The battle to end Washington, D.C.’s controversial school voucher program is entering a critical phase.
A little background: The plan, pitched as an “experiment,” was initially authorized in 2004 for five years. Heavily promoted by the Bush administration, it passed the House of Representatives by a single vote six years ago on a night when many voucher opponents were away from the floor. Republicans held the vote open for more than 40 minutes to gather the necessary votes. It later cleared the Senate only as a result of a procedural move.
Since then, studies have shown that the program has been academically unsuccessful. It has also been marred by other problems – but ideologues in Congress won’t let it die.
Last week, U.S. Sen. Joseph Lieberman (I-Conn.) introduced an amendment to the jobs bill that would reauthorize the voucher plan. For a while it looked like Lieberman’s amendment might get a floor vote, but for various reasons that fell through.
Undeterred, Lieberman is casting around for another vehicle to keep the voucher program alive. The rumor is he might even attempt to attach it to a bill authorizing funding for the Federal Aviation Administration.

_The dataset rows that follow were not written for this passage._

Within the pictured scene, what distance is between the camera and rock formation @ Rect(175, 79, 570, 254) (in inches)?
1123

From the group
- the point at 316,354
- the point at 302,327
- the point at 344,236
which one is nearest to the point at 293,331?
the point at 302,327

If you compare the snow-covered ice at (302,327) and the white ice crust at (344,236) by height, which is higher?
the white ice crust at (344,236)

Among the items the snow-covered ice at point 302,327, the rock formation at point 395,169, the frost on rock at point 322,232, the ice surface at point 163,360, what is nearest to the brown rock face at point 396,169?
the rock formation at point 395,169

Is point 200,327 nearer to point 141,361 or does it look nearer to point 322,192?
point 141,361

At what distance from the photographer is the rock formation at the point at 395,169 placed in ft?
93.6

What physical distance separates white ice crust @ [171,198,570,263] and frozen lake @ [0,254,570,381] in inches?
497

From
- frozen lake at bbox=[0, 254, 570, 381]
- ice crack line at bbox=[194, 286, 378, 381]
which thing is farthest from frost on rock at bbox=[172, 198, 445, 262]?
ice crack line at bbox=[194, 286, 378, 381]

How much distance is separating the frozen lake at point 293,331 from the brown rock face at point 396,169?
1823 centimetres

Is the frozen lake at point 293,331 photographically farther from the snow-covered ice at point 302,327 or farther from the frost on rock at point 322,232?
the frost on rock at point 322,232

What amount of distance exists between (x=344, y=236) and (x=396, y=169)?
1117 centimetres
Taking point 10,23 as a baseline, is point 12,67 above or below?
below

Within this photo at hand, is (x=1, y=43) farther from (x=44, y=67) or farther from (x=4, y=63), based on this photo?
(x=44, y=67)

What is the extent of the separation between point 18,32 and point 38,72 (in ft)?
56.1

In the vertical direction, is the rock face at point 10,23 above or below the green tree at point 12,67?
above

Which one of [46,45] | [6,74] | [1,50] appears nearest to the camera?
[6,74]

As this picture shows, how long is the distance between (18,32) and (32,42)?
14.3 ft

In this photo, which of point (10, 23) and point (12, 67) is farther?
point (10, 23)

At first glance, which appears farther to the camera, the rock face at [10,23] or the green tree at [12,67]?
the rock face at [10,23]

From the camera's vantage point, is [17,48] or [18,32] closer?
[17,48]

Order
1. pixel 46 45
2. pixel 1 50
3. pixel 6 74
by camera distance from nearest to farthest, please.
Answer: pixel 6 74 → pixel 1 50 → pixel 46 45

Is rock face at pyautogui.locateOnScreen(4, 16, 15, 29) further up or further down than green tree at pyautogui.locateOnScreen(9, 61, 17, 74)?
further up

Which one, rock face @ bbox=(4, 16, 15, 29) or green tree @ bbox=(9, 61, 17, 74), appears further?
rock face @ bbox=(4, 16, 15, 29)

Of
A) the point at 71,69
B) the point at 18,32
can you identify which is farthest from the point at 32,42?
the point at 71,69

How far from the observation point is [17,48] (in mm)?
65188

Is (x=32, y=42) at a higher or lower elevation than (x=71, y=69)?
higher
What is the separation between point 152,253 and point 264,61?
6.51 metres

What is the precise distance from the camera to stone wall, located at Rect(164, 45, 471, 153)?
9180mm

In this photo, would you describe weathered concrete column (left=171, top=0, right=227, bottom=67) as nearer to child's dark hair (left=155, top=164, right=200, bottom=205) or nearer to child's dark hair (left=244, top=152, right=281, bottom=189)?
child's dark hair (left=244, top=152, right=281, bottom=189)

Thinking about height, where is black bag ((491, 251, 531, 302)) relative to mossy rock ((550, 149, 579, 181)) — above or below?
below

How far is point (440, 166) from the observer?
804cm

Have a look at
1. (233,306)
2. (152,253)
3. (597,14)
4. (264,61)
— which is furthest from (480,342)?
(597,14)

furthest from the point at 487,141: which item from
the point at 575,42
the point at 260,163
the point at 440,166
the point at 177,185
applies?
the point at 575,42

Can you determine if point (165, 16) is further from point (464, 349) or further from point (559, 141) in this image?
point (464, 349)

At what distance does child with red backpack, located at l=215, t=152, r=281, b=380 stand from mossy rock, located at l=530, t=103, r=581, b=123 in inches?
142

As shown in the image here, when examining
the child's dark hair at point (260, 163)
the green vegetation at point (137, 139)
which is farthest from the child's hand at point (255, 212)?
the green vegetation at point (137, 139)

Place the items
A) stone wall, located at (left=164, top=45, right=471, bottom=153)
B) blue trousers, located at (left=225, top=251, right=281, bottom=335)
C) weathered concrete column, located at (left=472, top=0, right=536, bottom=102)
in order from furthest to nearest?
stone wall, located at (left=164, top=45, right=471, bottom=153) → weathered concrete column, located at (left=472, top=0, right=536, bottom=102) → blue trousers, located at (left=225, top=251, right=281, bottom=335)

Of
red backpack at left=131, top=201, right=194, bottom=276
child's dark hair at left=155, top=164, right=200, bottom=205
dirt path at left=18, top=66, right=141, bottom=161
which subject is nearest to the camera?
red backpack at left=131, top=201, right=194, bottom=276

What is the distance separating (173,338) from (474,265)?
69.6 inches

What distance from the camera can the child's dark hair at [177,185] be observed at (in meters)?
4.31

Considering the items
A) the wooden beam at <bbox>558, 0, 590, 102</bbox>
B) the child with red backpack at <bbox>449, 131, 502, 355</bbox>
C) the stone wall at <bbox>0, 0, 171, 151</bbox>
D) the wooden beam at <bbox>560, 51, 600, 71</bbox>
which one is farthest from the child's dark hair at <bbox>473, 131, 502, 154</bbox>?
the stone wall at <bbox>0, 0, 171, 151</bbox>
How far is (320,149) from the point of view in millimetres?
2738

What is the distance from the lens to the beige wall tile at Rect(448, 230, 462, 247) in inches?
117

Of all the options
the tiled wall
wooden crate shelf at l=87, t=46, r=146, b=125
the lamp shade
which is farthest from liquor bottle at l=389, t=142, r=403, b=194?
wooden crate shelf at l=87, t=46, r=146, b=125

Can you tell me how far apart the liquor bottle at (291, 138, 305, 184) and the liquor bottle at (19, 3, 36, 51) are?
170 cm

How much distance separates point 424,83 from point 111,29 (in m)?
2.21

Although often described as a plan to help students and wrapped in the euphemism of a “scholarship program,” the voucher scheme is in reality little more than a massive subsidy to religious and other private schools.
Changing demographics and ongoing economic uncertainties have led many religious groups, primarily the Catholic hierarchy, to shutter many private schools. This has distressed church leaders and some of their political allies. In that respect, the voucher plan is little more than a massive, taxpayer-funded bailout of religious institutions.
It’s worth remembering that religious schools play by their own rules. They can hire and fire staff according to religious criteria. If a teacher’s religious, political or personal choices offend the governing clerics, that teacher can be dismissed with no questions asked and no legal recourse available.
Religious schools can even discriminate against students. In Boulder, Colo., a Catholic school recently told the parents of a preschool student that the child is not welcome to return next year. What did the preschooler do to bring down such punishment? Nothing. School officials want the child out because the parents are lesbians.
Several teachers at Sacred Heart of Jesus Catholic School are angry over the decision, but school officials refuse to back down. The Archdiocese of Denver issued a statement reading, “Parents living in open discord with Catholic teaching in areas of faith and morals unfortunately choose by their actions to disqualify their children from enrollment.”
Private religious schools have the right to promulgate discriminatory rules like this, but the taxpayer shouldn’t be expected to subsidize such short-sighted and cruel policies.
Noxious forms of discrimination like this are just one reason to oppose vouchers. Voucher subsidies also violate religious liberty rights and distract us from the important work of education reform. No one disputes that D.C. has some troubled public schools. We need a solution that works for all of the kids – not a cop-out that allows a small percentage to attend religious institutions where they are indoctrinated courtesy of the taxpayer.
The Senate must reject Lieberman’s gambit.